PulseAugur
EN
LIVE 05:35:27

New ProCUA-SFT dataset boosts AI agent desktop performance

Researchers have developed ProCUA-SFT, a new dataset designed to improve the training of computer-use agents (CUAs) that interact with graphical desktop environments. Existing datasets like AgentNet have shown negative transfer effects, hindering performance. ProCUA-SFT, comprising 3.1 million step-level samples from synthetic trajectories, addresses this by using an automated pipeline for task generation and verification. Fine-tuning the UI-TARS 7B model on ProCUA-SFT resulted in a significant performance increase on the OSWorld benchmark, outperforming models trained on AgentNet. A portion of ProCUA-SFT was also integrated into the Nemotron 3 Nano Omni model to enhance its computer-use capabilities. AI

IMPACT This new dataset significantly improves AI agents' ability to interact with desktop environments, potentially accelerating the development of more capable and autonomous software agents.

RANK_REASON The cluster describes a new dataset and technical report detailing its creation and performance improvements for AI agents, which falls under research.

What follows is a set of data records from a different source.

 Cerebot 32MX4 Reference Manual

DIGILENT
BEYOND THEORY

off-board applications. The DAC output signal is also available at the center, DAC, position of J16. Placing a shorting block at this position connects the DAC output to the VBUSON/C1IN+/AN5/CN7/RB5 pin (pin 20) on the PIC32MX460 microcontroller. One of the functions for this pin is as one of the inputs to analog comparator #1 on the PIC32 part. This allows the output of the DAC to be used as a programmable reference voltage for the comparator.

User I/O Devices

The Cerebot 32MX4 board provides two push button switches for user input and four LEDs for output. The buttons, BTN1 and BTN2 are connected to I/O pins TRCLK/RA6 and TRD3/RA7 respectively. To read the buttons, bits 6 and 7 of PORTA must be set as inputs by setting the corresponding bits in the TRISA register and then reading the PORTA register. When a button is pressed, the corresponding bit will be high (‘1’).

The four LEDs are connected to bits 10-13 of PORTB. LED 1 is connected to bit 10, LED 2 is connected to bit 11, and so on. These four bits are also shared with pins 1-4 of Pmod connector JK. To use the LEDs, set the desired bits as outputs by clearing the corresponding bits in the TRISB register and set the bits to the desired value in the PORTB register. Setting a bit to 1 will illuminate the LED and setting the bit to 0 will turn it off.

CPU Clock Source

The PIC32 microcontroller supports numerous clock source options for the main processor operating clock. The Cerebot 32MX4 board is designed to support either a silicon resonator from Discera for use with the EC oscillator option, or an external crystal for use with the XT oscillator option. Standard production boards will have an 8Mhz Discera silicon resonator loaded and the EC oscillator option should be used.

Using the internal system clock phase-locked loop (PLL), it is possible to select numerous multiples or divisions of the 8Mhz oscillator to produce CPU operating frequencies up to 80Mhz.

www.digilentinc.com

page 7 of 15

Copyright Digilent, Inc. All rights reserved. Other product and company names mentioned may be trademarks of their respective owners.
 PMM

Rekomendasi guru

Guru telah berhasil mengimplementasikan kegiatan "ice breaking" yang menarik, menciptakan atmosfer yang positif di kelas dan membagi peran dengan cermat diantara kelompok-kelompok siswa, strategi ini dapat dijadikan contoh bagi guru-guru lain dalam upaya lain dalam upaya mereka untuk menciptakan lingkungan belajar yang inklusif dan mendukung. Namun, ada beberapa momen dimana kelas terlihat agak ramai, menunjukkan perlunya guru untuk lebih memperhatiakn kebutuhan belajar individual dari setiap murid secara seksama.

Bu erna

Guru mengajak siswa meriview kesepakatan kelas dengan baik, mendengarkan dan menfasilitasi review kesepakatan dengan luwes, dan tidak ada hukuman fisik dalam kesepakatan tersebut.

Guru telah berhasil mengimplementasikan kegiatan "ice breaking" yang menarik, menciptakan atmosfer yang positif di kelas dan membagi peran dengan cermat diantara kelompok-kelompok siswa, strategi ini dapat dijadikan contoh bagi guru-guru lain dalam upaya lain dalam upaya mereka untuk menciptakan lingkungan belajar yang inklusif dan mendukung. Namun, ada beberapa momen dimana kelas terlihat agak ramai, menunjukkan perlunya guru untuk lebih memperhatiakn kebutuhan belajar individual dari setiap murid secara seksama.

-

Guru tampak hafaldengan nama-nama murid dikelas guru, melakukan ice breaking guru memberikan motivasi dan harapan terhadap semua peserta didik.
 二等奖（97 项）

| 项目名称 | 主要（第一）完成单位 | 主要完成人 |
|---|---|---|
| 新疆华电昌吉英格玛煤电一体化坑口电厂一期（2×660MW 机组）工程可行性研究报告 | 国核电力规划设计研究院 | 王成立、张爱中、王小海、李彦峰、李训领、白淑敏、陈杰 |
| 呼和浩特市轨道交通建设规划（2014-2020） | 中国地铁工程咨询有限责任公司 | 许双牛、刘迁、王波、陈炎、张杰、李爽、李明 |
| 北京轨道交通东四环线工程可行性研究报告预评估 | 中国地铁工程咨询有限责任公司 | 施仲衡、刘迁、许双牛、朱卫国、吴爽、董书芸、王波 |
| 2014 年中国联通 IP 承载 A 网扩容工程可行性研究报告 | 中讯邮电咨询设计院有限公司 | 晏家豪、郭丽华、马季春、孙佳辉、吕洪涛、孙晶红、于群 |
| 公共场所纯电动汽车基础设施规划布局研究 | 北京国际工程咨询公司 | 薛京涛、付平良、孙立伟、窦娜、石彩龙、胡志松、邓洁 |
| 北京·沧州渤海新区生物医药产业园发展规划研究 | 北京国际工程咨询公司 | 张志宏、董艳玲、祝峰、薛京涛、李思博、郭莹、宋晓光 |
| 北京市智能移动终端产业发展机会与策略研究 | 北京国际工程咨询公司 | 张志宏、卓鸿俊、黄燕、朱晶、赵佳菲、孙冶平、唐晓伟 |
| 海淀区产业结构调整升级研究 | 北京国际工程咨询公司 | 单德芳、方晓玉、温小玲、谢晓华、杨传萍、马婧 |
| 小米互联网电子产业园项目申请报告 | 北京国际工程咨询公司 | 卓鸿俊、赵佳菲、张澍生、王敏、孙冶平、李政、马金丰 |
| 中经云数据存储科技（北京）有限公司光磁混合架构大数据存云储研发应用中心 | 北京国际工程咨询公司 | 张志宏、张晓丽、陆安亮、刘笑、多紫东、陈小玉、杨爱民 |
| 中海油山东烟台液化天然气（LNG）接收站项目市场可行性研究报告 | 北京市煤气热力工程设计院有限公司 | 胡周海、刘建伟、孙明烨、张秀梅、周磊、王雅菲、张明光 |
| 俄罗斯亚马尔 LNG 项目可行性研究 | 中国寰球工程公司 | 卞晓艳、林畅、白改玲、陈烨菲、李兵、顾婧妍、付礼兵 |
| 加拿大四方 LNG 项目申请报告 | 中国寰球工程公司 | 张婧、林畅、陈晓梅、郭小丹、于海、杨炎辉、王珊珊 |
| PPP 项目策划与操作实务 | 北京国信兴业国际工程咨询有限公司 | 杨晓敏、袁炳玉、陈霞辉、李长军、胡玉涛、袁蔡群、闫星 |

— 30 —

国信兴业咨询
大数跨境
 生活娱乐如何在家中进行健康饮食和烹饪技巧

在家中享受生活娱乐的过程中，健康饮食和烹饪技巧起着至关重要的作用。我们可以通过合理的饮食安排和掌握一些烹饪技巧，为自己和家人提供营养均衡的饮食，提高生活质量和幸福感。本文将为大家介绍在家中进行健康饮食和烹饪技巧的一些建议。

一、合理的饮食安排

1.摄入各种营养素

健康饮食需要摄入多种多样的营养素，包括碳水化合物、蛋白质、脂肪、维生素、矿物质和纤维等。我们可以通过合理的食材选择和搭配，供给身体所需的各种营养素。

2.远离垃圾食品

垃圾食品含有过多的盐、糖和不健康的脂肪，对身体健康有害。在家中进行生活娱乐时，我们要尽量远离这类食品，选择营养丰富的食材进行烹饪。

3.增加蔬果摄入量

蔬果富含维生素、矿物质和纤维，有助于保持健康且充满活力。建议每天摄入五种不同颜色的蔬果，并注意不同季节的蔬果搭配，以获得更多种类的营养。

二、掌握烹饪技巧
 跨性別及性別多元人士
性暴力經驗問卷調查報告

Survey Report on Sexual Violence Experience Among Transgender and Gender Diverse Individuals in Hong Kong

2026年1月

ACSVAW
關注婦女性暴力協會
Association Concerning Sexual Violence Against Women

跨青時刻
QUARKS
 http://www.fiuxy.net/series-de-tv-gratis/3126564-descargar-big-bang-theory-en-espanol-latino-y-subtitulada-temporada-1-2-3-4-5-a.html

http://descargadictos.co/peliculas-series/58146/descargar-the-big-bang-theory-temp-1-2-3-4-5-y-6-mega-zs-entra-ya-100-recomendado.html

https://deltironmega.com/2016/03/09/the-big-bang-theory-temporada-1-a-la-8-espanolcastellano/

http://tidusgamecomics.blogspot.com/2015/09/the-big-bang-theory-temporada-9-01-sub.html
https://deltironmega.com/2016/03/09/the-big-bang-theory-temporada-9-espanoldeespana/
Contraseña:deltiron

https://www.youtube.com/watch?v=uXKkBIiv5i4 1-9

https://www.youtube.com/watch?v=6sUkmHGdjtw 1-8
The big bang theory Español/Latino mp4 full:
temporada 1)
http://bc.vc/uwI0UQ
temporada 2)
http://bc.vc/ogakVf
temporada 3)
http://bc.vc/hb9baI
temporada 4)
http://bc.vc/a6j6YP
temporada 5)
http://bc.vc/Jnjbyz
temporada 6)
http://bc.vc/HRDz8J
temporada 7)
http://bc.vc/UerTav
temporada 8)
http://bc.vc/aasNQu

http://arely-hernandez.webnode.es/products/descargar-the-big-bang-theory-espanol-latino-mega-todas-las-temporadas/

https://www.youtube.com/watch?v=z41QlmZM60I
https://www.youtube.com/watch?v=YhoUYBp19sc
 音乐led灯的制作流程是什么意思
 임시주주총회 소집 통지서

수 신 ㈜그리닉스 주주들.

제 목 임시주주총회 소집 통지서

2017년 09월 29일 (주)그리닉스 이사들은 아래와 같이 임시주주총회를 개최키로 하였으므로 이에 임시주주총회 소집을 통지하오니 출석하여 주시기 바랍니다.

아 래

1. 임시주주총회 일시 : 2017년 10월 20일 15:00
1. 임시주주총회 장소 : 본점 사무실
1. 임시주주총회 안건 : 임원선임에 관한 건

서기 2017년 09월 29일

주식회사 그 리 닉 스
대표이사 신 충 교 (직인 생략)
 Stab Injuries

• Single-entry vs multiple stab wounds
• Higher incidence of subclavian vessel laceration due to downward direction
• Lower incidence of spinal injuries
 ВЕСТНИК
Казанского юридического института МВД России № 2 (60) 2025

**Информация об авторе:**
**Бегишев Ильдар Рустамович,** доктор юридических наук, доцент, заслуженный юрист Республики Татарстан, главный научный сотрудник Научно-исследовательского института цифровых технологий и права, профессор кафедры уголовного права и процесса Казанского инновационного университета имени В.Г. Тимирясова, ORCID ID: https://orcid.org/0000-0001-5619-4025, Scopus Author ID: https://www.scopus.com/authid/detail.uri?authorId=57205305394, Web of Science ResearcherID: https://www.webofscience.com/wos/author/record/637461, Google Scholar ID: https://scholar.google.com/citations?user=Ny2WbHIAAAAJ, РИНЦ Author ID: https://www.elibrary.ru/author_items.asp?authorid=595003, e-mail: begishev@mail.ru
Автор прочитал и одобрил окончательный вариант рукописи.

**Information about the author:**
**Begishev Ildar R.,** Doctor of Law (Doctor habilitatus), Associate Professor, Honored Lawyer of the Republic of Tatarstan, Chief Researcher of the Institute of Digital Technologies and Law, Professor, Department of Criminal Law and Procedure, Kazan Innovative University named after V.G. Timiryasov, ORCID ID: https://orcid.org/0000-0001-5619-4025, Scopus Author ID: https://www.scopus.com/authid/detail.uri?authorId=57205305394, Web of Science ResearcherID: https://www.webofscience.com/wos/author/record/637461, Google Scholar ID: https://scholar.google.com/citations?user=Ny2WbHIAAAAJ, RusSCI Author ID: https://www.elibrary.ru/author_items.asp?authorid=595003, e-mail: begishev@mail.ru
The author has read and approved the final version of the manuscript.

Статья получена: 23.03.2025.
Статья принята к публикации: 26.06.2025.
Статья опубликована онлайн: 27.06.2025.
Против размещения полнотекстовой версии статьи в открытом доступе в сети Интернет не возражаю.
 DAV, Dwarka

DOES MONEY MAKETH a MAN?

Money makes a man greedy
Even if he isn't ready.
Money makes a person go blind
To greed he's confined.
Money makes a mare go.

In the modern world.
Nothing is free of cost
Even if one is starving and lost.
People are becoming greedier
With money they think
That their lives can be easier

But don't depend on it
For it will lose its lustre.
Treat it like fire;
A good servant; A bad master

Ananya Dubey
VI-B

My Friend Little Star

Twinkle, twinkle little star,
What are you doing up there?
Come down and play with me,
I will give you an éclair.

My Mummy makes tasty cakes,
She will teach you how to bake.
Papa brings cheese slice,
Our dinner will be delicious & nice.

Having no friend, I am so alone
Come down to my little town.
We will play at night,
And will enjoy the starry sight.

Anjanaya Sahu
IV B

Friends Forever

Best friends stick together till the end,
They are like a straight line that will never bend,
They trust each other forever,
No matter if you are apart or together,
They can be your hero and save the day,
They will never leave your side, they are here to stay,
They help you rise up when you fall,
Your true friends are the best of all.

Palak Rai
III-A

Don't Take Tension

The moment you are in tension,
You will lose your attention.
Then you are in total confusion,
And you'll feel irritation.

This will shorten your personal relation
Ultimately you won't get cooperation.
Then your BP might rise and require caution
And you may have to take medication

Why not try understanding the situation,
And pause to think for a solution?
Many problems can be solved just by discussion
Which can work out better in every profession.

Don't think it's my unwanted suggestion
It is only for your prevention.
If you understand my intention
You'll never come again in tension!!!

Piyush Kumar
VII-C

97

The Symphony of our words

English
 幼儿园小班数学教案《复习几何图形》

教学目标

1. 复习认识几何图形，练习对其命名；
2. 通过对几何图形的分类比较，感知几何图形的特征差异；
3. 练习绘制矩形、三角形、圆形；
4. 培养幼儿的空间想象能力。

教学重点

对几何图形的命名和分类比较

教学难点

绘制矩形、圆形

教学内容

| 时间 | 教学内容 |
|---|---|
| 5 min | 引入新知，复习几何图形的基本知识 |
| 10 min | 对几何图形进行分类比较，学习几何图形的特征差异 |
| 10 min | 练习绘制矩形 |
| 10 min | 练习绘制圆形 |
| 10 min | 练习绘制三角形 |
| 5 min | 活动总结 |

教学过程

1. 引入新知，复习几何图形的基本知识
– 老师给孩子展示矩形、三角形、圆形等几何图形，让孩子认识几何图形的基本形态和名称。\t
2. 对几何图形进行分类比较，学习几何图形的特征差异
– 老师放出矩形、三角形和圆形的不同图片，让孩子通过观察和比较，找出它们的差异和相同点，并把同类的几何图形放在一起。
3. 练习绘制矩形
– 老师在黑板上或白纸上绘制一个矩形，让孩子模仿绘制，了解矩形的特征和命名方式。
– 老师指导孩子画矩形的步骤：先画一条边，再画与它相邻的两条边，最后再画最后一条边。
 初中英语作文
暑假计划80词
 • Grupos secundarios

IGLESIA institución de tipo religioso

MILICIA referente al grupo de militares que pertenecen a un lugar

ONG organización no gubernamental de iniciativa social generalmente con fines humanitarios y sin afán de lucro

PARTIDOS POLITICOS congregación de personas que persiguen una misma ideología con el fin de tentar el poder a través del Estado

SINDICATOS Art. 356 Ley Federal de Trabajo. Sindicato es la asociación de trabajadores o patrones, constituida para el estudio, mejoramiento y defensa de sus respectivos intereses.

Read on Hugging Face Daily Papers →

AI-generated summary · Google Gemini · from 2 sources. How we write summaries →

New ProCUA-SFT dataset boosts AI agent desktop performance

COVERAGE [2]

  1. arXiv cs.LG TIER_1 English(EN) · Jaehun Jung, Ximing Lu, Brandon Cui, Muhammad Khalifa, Shaokun Zhang, Hao Zhang, Jin Xu, Amala Sanjay Deshmukh, Karan Sapra, Andrew Tao, Yejin Choi, Jan Kautz, Mingjie Liu, Yi Dong ·

    ProCUA-SFT Technical Report

    arXiv:2606.17321v1 Announce Type: new Abstract: Training computer-use agents (CUAs) -- models that interact with graphical desktops through screenshots and keyboard/mouse actions -- requires large-scale, diverse trajectory data collected in full desktop environments. The largest …

  2. Hugging Face Daily Papers TIER_1 English(EN) ·

    ProCUA-SFT Technical Report

    Training computer-use agents using a large-scale synthetic dataset with automated task generation and verification achieves significantly improved performance on desktop interaction benchmarks.